Прозвучавшее вслух имя дочери помогло мне собраться с силами. Я встала и тут же зашлась кашлем. Голова закружилась, меня резко повело в сторону. Чтобы не упасть, схватилась за край стола, на котором только что Ард поимел меня, как бульварную девку.
— Этого ещё не хватало, — приложила ладонь ко лбу. Наверное, у меня всё-таки поднялась температура, потому что чувствовала я себя отвратительно. Хотя от чего тело горело особенно сильно именно в тех местах, где до меня дотрагивался Агатов, сказать было сложно. Или как раз наоборот — не сложно. Моё тело помнило его. Я помнила его.
Осмотрела кухню, с грустью вспоминая ту, другую, из нашего прошлого. Крохотная, со старыми, ещё советских времён шкафчиками и колченогими табуретками.
Поспешно отогнав воспоминания, я поставила чайник. Когда-то нам казалось, что впереди вся жизнь. Она действительно была впереди, только сложилась не так, как мы представляли. По крайней мере, не так, как представляла я.
Семь лет назад
— Твой Мухтар приехал, — мама зашла в комнату и скептически осмотрела меня.
Торопясь, я выронила серёжку, которую всё никак не могла вставить в ухо. Посмотрела на маму с недовольством.
— Я же просила тебя не называть так Рихарда.
— А я просила тебя найти себе кого-нибудь получше, — мгновенно ответила мама. — Ты меня послушала?
— Мы с тобой уже много раз об этом говорили, — примирительно. Спор бы ни к чему не привёл, а я и так опаздывала.
Мы с Ардом договорились встретиться в семь. Обычно я не задерживалась, но сегодня всё буквально валилось из рук. Непонятное тревожное чувство, появившееся с самого утра, никак не желало отступать, и это мешало мне.
— Мам, хватит, — её молчание было уж слишком откровенным. Вдев-таки серёжку, я подошла к ней и дотронулась до руки. — Я люблю его и тебе придётся с этим смириться.
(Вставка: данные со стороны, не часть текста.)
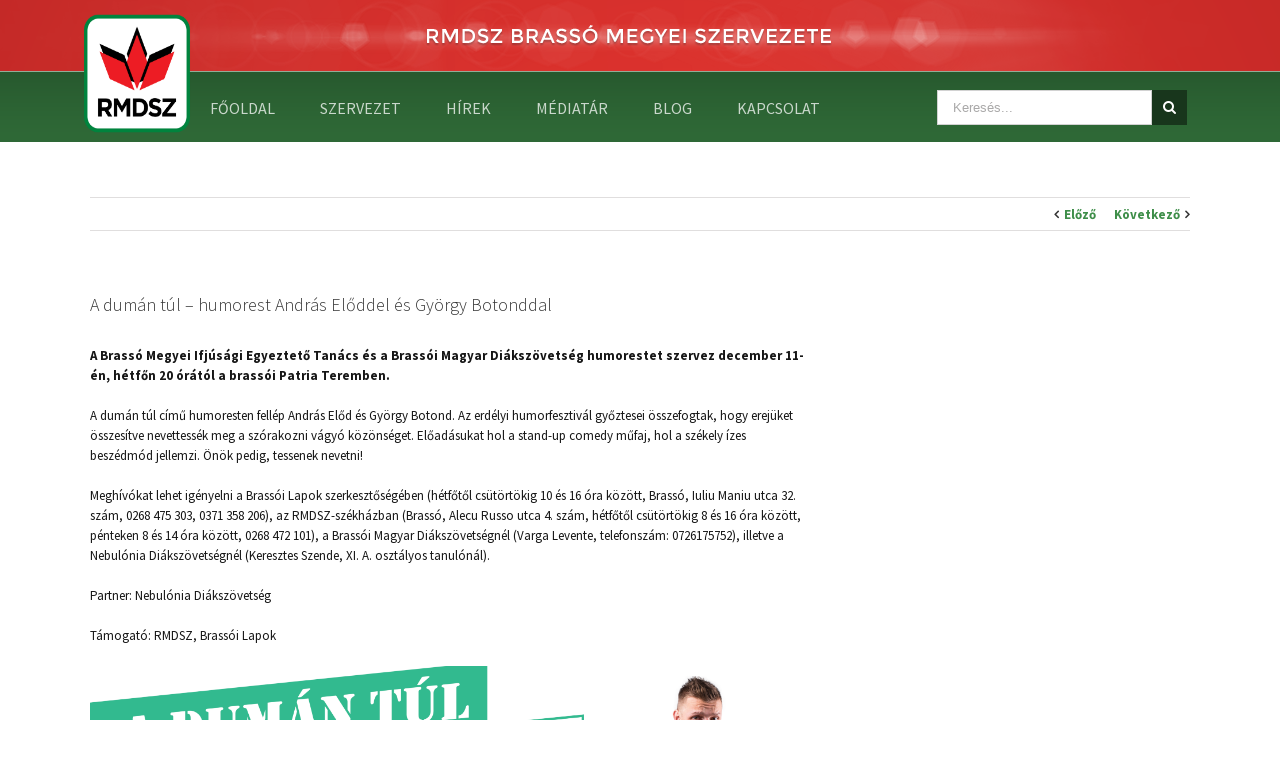

--- FILE ---
content_type: text/plain
request_url: https://www.google-analytics.com/j/collect?v=1&_v=j102&a=690078960&t=pageview&_s=1&dl=http%3A%2F%2Fwww.brasso.rmdsz.ro%2F2017%2F11%2F23%2Fbit-humorest%2F&ul=en-us%40posix&dt=A%20dum%C3%A1n%20t%C3%BAl%20%E2%80%93%20humorest%20Andr%C3%A1s%20El%C5%91ddel%20%C3%A9s%20Gy%C3%B6rgy%20Botonddal%20%E2%80%93%20RMDSZ%20Brass%C3%B3%20megyei%20szervezete&sr=1280x720&vp=1280x720&_u=IEBAAEABAAAAACAAI~&jid=882393763&gjid=1452069782&cid=356776339.1768607055&tid=UA-76314149-1&_gid=1144935837.1768607055&_r=1&_slc=1&z=1125542795
body_size: -450
content:
2,cG-RBFLFVG3CS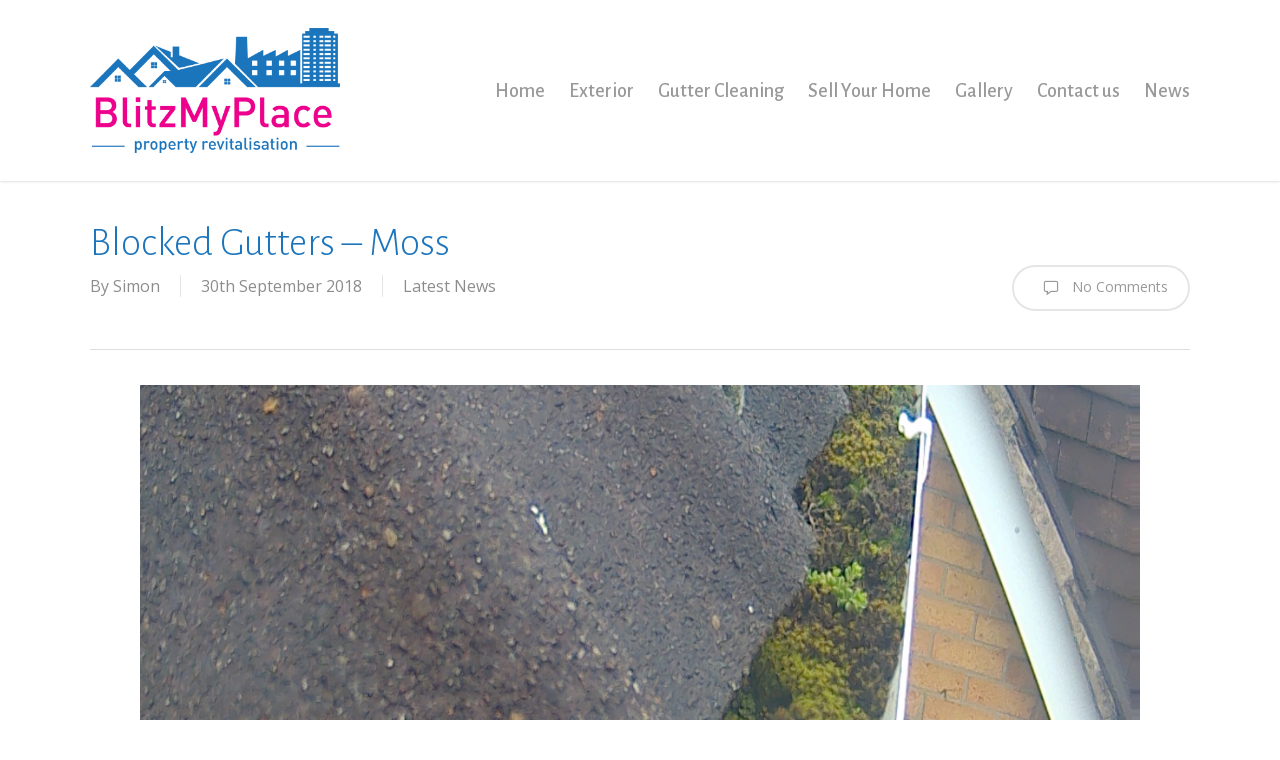

--- FILE ---
content_type: text/plain
request_url: https://www.google-analytics.com/j/collect?v=1&_v=j102&a=1693114736&t=pageview&_s=1&dl=https%3A%2F%2Fblitzmyplace.com%2Fblocked-gutters-moss%2F&ul=en-us%40posix&dt=Blocked%20Gutters%20-%20Moss%20-%20Blitzmyplace&sr=1280x720&vp=1280x720&_u=IEBAAEABAAAAACAAI~&jid=1893149435&gjid=1375403659&cid=1024174275.1767999268&tid=UA-9776203-23&_gid=1641594895.1767999268&_r=1&_slc=1&z=1883734512
body_size: -450
content:
2,cG-ERL0G5E1YV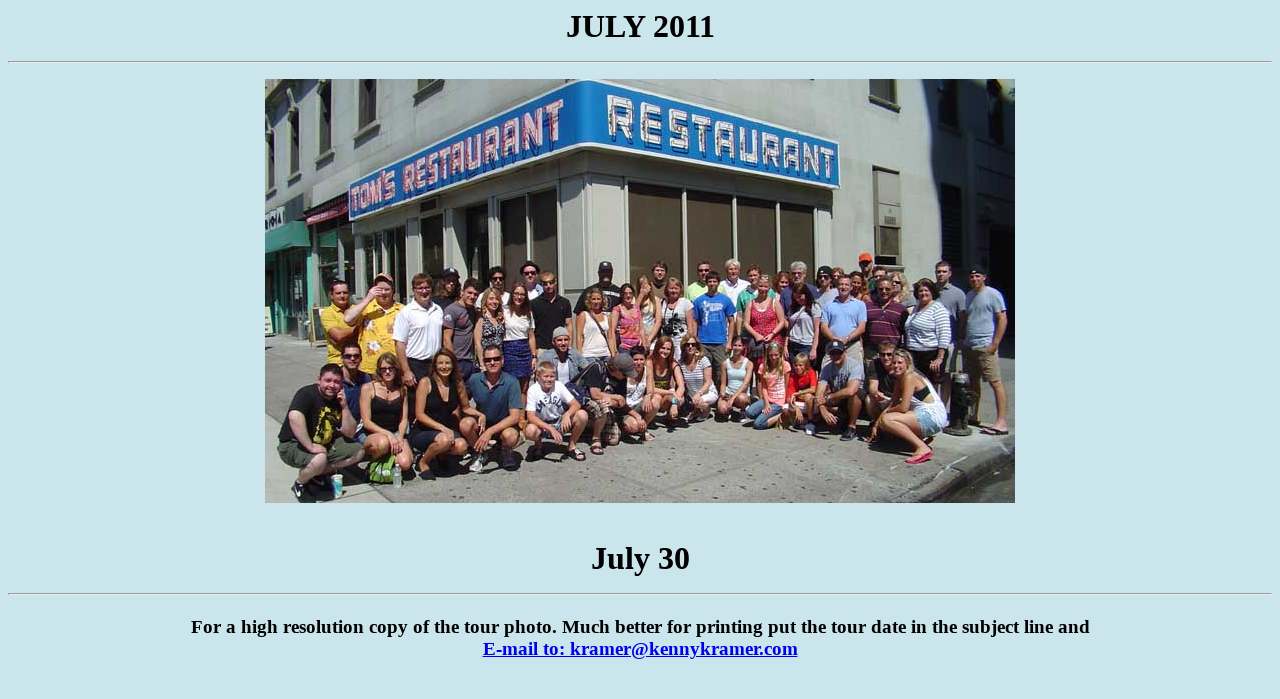

--- FILE ---
content_type: text/html
request_url: http://kennykramer.com/july11.html
body_size: 2994
content:
<HTML>
<HEAD>
    <TITLE>june1.html</TITLE>
</HEAD>
<BODY BGCOLOR="#cae5eb">
<H1><CENTER>JULY 2011<HR><IMG SRC="073011.jpg" WIDTH="750" HEIGHT="424"
ALIGN="BOTTOM" NATURALSIZEFLAG="3"><BR>
<BR>
July 30<BR>
<HR></CENTER>
</H1>
<H3><CENTER>For a high resolution copy of the tour photo. Much better for
printing put the tour date in the subject line and <BR>
<A HREF="mailto:kramer@kennykramer.com">E-mail to: kramer@kennykramer.com</A></CENTER>
</H3>
<H1><CENTER><BR>
<HR><IMG SRC="072311.jpg" WIDTH="750" HEIGHT="404" ALIGN="BOTTOM" NATURALSIZEFLAG=
"3"><BR>
<BR>
July 23<BR>
<HR></CENTER>
</H1>
<H3><CENTER>For a high resolution copy of the tour photo. Much better for
printing put the tour date in the subject line and <BR>
<A HREF="mailto:kramer@kennykramer.com">E-mail to: kramer@kennykramer.com</A></CENTER>
</H3>
<H1><CENTER><BR>
<BR>
<HR><IMG SRC="071611.jpg" WIDTH="750" HEIGHT="408" ALIGN="BOTTOM" NATURALSIZEFLAG=
"3"><BR>
<BR>
July 16<BR>
<HR></CENTER>
</H1>
<H3><CENTER>For a high resolution copy of the tour photo. Much better for
printing put the tour date in the subject line and <BR>
<A HREF="mailto:kramer@kennykramer.com">E-mail to: kramer@kennykramer.com</A></CENTER>
</H3>
<H1><CENTER><BR>
<HR><IMG SRC="070911.jpg" WIDTH="750" HEIGHT="416" ALIGN="BOTTOM" NATURALSIZEFLAG=
"3"><BR>
<BR>
July 9<BR>
<HR></CENTER>
</H1>
<H3><CENTER>For a high resolution copy of the tour photo. Much better for
printing put the tour date in the subject line and <BR>
<A HREF="mailto:kramer@kennykramer.com">E-mail to: kramer@kennykramer.com</A></CENTER>
</H3>
<H1><CENTER><BR>
<BR>
<HR><IMG SRC="070211.jpg" WIDTH="750" HEIGHT="484" ALIGN="BOTTOM" NATURALSIZEFLAG=
"3"><BR>
<BR>
July 2<BR>
<HR></CENTER>
</H1>
<H3><CENTER>For a high resolution copy of the tour photo. Much better for
printing put the tour date in the subject line and <BR>
<A HREF="mailto:kramer@kennykramer.com">E-mail to: kramer@kennykramer.com</A></CENTER>
</H3>
<H1><CENTER><BR>
<HR><A HREF="http://www.rmwilliams.com.au/"><IMG SRC="rmwilliams.jpg" ALIGN=
"BOTTOM"></A></CENTER>
</H1>
<H3><CENTER><A HREF="http://www.rmwilliams.com.au/">R.M. WILLIAMS OF AUSTRALIA
<BR>
IS THE OFFICIAL CLOTHIER OF <BR>
KRAMER'S REALITY TOUR</A></CENTER>
</H3>
<P><CENTER><A HREF="home.html"><IMG SRC="homepage.jpg" ALIGN="BOTTOM"></A><A HREF="RealityTourText.html"><IMG SRC=
"reality.jpg" ALIGN="BOTTOM"></A><A HREF="MediaSlut.html"><IMG SRC="media.jpg"
ALIGN="BOTTOM"></A><A HREF="site.html"><IMG SRC="site.jpg" ALIGN="BOTTOM"></A><BR>
<A HREF="Archive.html"><IMG SRC="archive.jpg" ALIGN="BOTTOM"></A><A HREF="AskKramer.html"><IMG SRC=
"ask.jpg" ALIGN="BOTTOM"></A><A HREF="/addresslist.cgi"><IMG SRC="fan.jpg"
ALIGN="BOTTOM"></A><A HREF="cooks.html"><IMG SRC="cooks.jpg" ALIGN="BOTTOM"
ALT="Jerry Seinfeld show, Kenny Kramer NY Reality Tour, Michael Richards Elaine Benes George Castanza, Soup Nazi Attraction and Entertainment"></A></CENTER>
</BODY>
</HTML>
— Что он может тебе дать? Тина, ты же должна понимать…
— Я всё понимаю, — перебила её. Взяла сумку. Ремешок неожиданно выскользнул, и сумка упала мне на ногу. — Да что же такое, — шепнула под нос. Старенький ремень лопнул. Давно нужно было сменить его, но мне было не до этого.
Мама молча смотрела сверху, и во взгляде её так и сквозило осуждение. Я понимала, что она хочет для меня лучшего. Хочет, чтобы мы выбрались из нищеты, в которую сбросили нашу семью девяностые. Сама я другого не знала, но по её рассказам поняла, что когда-то они с отцом были достаточно обеспеченными. Хорошая работа, квартира в центре, достаток. Но кризис лишил их всего, а потом отца не стало. Всё те же девяностые — поножовщина и звонок из отделения. Мне было всего три, так что этого я тоже не помнила, но понимала, как тяжело пришлось маме.